The reported relative risks for men, mapped onto the defined intake categories used to derive pooled relative risks for comparable categories of intake, are given in Table 3 (number and percent of men in each intake category are available in Web Table 1). We derived the following pooled relative risks by intake category: for 1–29 g/day, 0.90 (95% confidence interval (CI): 0.81, 0.99); for 30–59 g/day, 1.19 (95% CI: 0.89, 1.58); and for 60 or more g/day, 1.52 (95% CI: 0.78, 2.98) (Figure 3 compared with abstention. Visual inspections of the forest plot and funnel plot (Figure 4 for men did not show marked publication bias. Egger's test results confirmed this finding: for 1–29 g/day, P = 0.31; for 30–59 g/day, P = 0.65; and for 60 or more g/day, P = 0.54. The inverse association for an intake of 1–29 g/day did not change much when the analysis was repeated excluding 1 study at a time (excluding Lazarus et al.,[23] relative risk (RR) = 0.90, 95% CI: 0.80, 1.02; excluding Goldberg et al.,[24] RR = 0.88, 95% CI: 0.77, 1.01; excluding Emberson et al.,[28] RR = 0.90, 95% CI: 0.80, 1.00; excluding Beulens et al.,[29] RR = 0.88, 95% CI: 0.77, 1.00; excluding Britton et al.,[33] RR = 0.94, 95% CI: 0.87, 1.01; and excluding Fillmore et al.,[25] RR = 0.87, 95% CI: 0.78, 0.97).

Figure 3.

Forest plot displaying random-effects meta-analyses of the associations of all-cause mortality risk with categories of alcohol consumption over time compared with nondrinking for men using risk estimates from selected studies that reported levels of average intake over time, 1966–2012. Midpoint of box representing each study indicates relative risk (RR), and area of box indicates weight given to the study; diamonds, pooled relative risks. CI, confidence interval.

Figure 4.

Funnel plot with pseudo 95% confidence limits for the associations of all-cause mortality risk with categories of alcohol consumption over time compared with nondrinking using risk estimates from selected studies that reported levels of average alcohol intake over time for men, 1966–2012. Circles, 1–29 g/day; triangles, 30–59 g/day; squares, ≥60 g/day; continuous line, no effect; dashed lines, upper and lower confidence limits.
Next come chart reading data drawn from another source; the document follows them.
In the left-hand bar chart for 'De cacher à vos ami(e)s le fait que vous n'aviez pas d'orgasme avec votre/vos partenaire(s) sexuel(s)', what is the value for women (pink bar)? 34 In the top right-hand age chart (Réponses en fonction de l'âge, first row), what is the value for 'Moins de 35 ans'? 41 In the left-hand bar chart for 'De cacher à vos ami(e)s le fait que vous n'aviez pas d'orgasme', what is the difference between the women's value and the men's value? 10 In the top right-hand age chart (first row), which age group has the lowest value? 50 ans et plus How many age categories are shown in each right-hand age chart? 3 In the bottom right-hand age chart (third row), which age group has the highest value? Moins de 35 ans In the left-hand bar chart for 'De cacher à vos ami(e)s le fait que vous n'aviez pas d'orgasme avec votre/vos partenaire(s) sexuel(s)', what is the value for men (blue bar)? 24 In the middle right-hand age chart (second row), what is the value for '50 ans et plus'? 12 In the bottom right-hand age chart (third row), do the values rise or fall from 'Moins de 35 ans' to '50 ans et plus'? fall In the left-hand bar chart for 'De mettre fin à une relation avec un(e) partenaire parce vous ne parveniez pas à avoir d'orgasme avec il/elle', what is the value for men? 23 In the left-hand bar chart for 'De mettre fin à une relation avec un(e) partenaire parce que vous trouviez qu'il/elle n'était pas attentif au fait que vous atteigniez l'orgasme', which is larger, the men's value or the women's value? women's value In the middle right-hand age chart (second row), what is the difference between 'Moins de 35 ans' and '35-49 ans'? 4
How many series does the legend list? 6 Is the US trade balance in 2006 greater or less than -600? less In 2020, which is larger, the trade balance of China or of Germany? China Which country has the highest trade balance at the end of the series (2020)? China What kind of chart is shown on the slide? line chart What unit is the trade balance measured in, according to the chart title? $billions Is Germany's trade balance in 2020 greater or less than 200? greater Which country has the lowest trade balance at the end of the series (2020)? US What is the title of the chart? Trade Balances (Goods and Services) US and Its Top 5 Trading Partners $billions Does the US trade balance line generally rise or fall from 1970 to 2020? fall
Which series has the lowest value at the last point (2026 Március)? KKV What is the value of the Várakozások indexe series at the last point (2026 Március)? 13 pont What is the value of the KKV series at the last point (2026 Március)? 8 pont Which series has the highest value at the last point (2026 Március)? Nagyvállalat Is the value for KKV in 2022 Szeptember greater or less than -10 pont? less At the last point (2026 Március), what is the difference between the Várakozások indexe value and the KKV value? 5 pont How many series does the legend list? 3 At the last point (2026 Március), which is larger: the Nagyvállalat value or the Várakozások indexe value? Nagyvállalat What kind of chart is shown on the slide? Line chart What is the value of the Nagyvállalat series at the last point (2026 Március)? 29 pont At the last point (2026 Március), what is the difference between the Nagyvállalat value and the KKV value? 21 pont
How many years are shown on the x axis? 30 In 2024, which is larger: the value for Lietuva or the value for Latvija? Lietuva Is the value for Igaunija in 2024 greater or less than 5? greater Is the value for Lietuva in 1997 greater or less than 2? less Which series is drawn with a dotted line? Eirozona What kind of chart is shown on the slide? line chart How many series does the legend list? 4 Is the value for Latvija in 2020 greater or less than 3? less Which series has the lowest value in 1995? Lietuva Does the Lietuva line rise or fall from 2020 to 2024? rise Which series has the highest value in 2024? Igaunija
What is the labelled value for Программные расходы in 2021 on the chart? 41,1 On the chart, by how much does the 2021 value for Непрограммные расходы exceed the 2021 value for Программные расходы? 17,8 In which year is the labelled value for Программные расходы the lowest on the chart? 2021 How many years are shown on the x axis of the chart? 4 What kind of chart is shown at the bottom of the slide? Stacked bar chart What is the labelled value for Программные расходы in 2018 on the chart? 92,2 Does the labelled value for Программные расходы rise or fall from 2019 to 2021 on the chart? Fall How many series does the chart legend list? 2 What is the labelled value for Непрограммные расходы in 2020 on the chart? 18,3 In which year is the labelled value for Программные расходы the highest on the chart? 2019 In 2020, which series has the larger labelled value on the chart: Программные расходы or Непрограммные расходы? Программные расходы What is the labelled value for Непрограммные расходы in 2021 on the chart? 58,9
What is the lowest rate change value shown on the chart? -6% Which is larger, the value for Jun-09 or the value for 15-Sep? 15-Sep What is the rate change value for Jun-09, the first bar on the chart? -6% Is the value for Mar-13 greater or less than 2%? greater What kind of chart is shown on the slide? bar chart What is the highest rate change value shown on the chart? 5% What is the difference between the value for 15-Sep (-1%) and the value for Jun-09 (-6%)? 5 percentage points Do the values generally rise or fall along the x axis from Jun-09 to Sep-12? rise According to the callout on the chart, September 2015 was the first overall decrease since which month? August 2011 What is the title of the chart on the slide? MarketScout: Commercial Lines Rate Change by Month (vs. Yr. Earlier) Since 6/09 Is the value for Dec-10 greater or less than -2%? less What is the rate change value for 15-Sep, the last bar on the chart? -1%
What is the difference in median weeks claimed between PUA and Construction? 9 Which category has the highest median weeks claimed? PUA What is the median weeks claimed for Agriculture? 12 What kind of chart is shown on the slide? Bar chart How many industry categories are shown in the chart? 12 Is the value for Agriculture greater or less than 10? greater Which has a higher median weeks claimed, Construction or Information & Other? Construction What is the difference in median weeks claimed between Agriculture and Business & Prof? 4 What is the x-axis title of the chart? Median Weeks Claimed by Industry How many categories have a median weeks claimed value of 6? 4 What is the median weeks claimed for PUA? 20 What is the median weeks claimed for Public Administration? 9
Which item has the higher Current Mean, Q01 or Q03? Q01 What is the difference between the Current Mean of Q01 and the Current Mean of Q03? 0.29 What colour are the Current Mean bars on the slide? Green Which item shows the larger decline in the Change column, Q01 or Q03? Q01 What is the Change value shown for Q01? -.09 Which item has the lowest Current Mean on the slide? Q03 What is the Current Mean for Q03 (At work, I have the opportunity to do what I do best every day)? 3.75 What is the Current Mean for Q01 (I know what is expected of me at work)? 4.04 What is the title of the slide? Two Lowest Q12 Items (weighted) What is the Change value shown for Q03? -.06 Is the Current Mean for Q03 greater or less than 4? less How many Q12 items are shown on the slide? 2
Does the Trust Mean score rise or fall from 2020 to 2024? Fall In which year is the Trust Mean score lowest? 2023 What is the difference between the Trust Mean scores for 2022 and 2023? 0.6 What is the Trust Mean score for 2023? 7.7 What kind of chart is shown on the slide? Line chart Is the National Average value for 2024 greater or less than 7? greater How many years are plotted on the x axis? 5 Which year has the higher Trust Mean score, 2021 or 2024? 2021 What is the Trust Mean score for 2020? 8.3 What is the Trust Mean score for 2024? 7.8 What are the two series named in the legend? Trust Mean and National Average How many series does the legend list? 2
Association Between Alcohol Intake Over Time and Mortality Risk in Women

The small number of studies reporting relative risks for women did not permit meta-analyses. The relative risks reported by Friesema et al.[32] for a stable intake of 1–14.9 g/day over time and by Fillmore et al.[25] for moderate-to-moderate drinking were 0.63 (95% CI: 0.25, 1.59) and 1.1 (95% CI: 0.9, 1.3), respectively (Table 2 Wellmann et al.[26] reported a relative risk of 0.94 (95% CI: 0.49, 1.81) for a constant intake of 20 or more g/day (Table 2).